### AIM
Copy every item below word for word, leaving out the pictures.

Rows of spatial question data:
┏━━

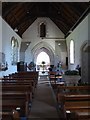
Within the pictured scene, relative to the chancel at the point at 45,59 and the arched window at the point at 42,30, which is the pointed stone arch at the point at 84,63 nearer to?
the chancel at the point at 45,59

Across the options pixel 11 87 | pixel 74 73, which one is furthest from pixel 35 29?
pixel 11 87

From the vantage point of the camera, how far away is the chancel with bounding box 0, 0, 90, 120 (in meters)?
4.38

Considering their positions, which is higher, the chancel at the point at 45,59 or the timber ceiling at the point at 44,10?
the timber ceiling at the point at 44,10

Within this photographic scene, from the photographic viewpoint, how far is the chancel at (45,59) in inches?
172

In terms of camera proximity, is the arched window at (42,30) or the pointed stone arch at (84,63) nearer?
the pointed stone arch at (84,63)

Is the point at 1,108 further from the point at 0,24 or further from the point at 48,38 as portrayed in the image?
the point at 48,38

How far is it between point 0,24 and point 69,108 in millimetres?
8564

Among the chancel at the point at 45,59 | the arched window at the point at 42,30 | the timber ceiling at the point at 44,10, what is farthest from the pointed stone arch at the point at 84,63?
the arched window at the point at 42,30

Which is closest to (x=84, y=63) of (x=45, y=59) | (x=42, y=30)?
(x=42, y=30)

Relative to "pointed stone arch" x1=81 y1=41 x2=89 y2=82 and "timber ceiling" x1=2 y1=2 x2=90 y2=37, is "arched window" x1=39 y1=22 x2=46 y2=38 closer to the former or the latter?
"timber ceiling" x1=2 y1=2 x2=90 y2=37

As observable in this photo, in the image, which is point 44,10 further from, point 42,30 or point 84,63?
point 84,63

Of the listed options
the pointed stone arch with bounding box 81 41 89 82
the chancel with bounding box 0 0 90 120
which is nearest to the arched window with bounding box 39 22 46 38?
the chancel with bounding box 0 0 90 120

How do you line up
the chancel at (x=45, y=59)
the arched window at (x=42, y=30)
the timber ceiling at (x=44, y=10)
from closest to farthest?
the chancel at (x=45, y=59)
the timber ceiling at (x=44, y=10)
the arched window at (x=42, y=30)

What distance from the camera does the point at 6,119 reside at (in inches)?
106
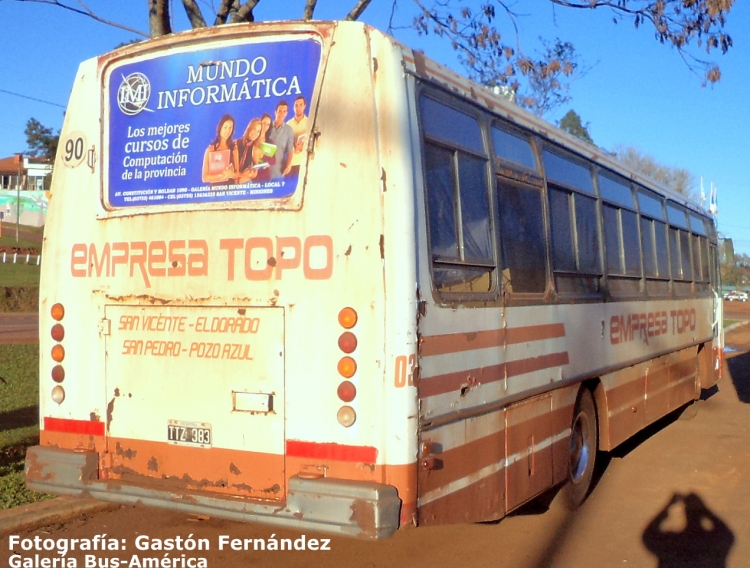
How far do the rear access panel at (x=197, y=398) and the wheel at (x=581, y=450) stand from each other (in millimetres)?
2992

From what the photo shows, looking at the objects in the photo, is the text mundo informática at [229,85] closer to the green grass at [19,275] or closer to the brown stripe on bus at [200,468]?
Result: the brown stripe on bus at [200,468]

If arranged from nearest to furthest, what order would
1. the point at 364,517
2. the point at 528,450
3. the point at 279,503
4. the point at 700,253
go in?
the point at 364,517 → the point at 279,503 → the point at 528,450 → the point at 700,253

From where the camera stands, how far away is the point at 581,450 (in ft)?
24.3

┗━━

### RESULT BELOW
Within the pictured scene, relative to the chancel at the point at 45,59 and the arched window at the point at 42,30, which is the pointed stone arch at the point at 84,63 nearer to?
the chancel at the point at 45,59

Across the options pixel 11 87 | pixel 74 73, which one is furthest from pixel 35 29?
pixel 11 87

From the vantage point of the camera, how far away is the chancel with bounding box 0, 0, 90, 120 (in meters)?
4.38

Considering their positions, which is higher, the chancel at the point at 45,59 or the timber ceiling at the point at 44,10?
the timber ceiling at the point at 44,10

Within this photographic scene, from the photographic viewpoint, how far is the chancel at (45,59) in inches?
172

In terms of camera proximity, is the arched window at (42,30) or the pointed stone arch at (84,63) nearer?
the pointed stone arch at (84,63)

Is the point at 1,108 further from the point at 0,24 or further from the point at 48,38 as portrayed in the image?
the point at 48,38

How far is it between point 0,24 and point 69,108 in millimetres?
8564

Among the chancel at the point at 45,59 | the arched window at the point at 42,30 | the timber ceiling at the point at 44,10, what is farthest from the pointed stone arch at the point at 84,63?
the arched window at the point at 42,30

Which is closest to (x=84, y=63) of (x=45, y=59) | (x=42, y=30)?
(x=42, y=30)

Relative to "pointed stone arch" x1=81 y1=41 x2=89 y2=82 and "timber ceiling" x1=2 y1=2 x2=90 y2=37, is "arched window" x1=39 y1=22 x2=46 y2=38 closer to the former or the latter?
"timber ceiling" x1=2 y1=2 x2=90 y2=37

As observable in this photo, in the image, which is point 44,10 further from, point 42,30 or point 84,63?
point 84,63

Of the listed options
the pointed stone arch with bounding box 81 41 89 82
the chancel with bounding box 0 0 90 120
which is nearest to the arched window with bounding box 39 22 46 38?
the chancel with bounding box 0 0 90 120

How do you line up
the chancel at (x=45, y=59)
the arched window at (x=42, y=30)
the timber ceiling at (x=44, y=10)
from closest to farthest?
the chancel at (x=45, y=59)
the timber ceiling at (x=44, y=10)
the arched window at (x=42, y=30)

What distance from the camera does the point at 6,119 reside at (in inches)?
106
How far do the rear access panel at (x=197, y=398) and the wheel at (x=581, y=450) stand from each other (in millimetres)?
2992

From what the photo shows, looking at the objects in the photo, is the text mundo informática at [229,85] closer to the green grass at [19,275] or closer to the brown stripe on bus at [200,468]?
Result: the brown stripe on bus at [200,468]

If arranged from nearest to furthest, what order would
1. the point at 364,517
2. the point at 528,450
3. the point at 279,503
4. the point at 700,253
go in?
the point at 364,517 → the point at 279,503 → the point at 528,450 → the point at 700,253

From where the camera stands, how far away is the point at 581,450 (in ft)?
24.3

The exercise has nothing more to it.